In caso di inadempimento contrattuale, il legislatore ha disciplinato adeguatamente anche le conseguenze dell’eventuale mancato pagamento dei canoni (o di parte di essi), prevedendo che il contratto si risolverà in caso di mancato pagamento, anche non consecutivo, di un numero minimo di canoni, determinato dalle parti, non inferiore ad un ventesimo del loro numero complessivo.

E nel caso in cui il conduttore/promissario acquirente cambi idea sull’acquisto?

Dal punto di vista difensivo, si consiglia di prevedere apposite clausole nel contratto al fine di limitare il danno dovuto inadempimento del promissario acquirente, pattuendo magari solo una parziale restituzione degli acconti sul prezzo versati oppure pretendendo il versamento di una somma a titolo di caparra confirmatoria che il venditore è legittimato a trattenere in aggiunta ai canoni versatigli nel caso di mancato esercizio del diritto all’acquisto.

Dal punto di vista di pubblicità dichiarativo-prenotativa è stata chiaramente prevista la possibilità di trascrivere il contratto presso la Conservatoria dei Registri Immobiliari per il periodo di durata del rent to buy, ma comunque non superiore a 10 anni.
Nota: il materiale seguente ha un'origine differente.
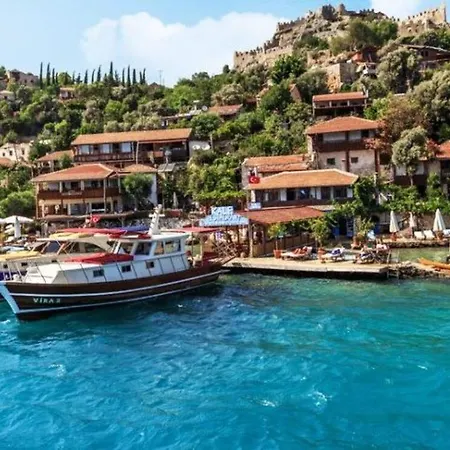 Karabibik Bed and Breakfast Demre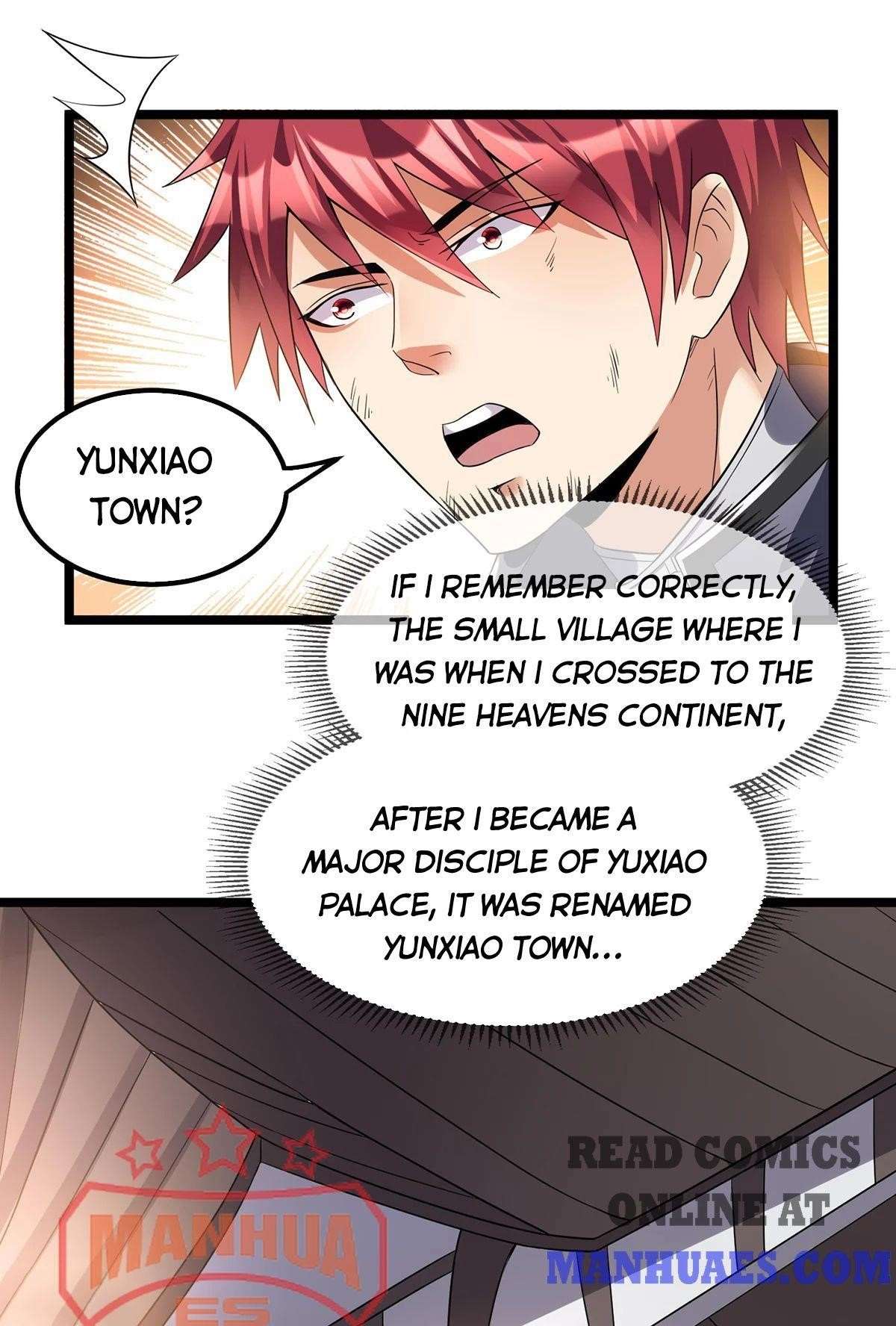 Urban Fairy King Chapter 158 - Page 15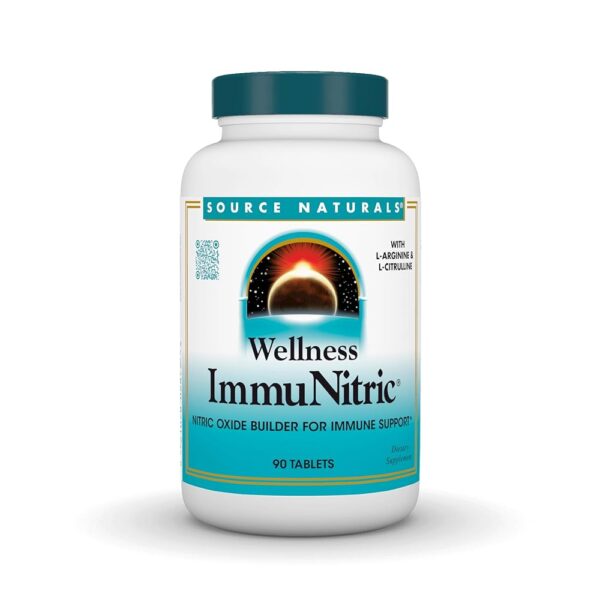 Source Naturals Wellness ImmuNitric®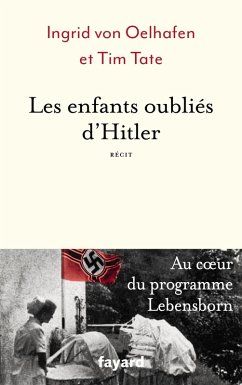 Cover Les enfants oubliés d'Hitler (eBook, ePUB)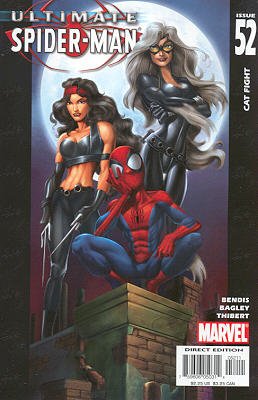 Ultimate Spider-Man # 52 Issues V1 (2000 - 2011)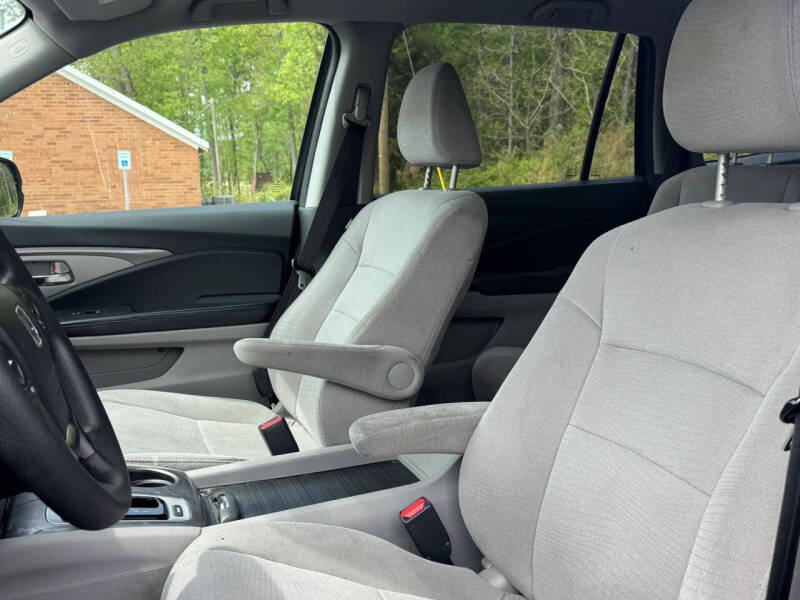 2016 Honda Pilot EX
Per tale ragione il concedente/promittente venditore non potrà vendere l’immobile a nessun altro, né concedere un’ipoteca, né ancora costituire una servitù passiva o qualsiasi altro diritto pregiudizievole; parimenti, gli eventuali creditori del concedente/promittente venditore non potranno iscrivere un’ipoteca sull’immobile promesso in vendita, né pignorarlo.